### Task objective
Only the lines from the one with "order: Artiodactyla" through the last belong in the output; print them exactly as given below.

━━━━━━

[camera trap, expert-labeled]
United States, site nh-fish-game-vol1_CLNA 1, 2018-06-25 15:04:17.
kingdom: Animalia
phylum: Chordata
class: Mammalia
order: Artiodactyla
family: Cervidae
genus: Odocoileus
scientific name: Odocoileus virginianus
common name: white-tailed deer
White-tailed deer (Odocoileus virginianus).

━━━━━━

### Response
order: Artiodactyla
family: Cervidae
genus: Odocoileus
scientific name: Odocoileus virginianus
common name: white-tailed deer
White-tailed deer (Odocoileus virginianus).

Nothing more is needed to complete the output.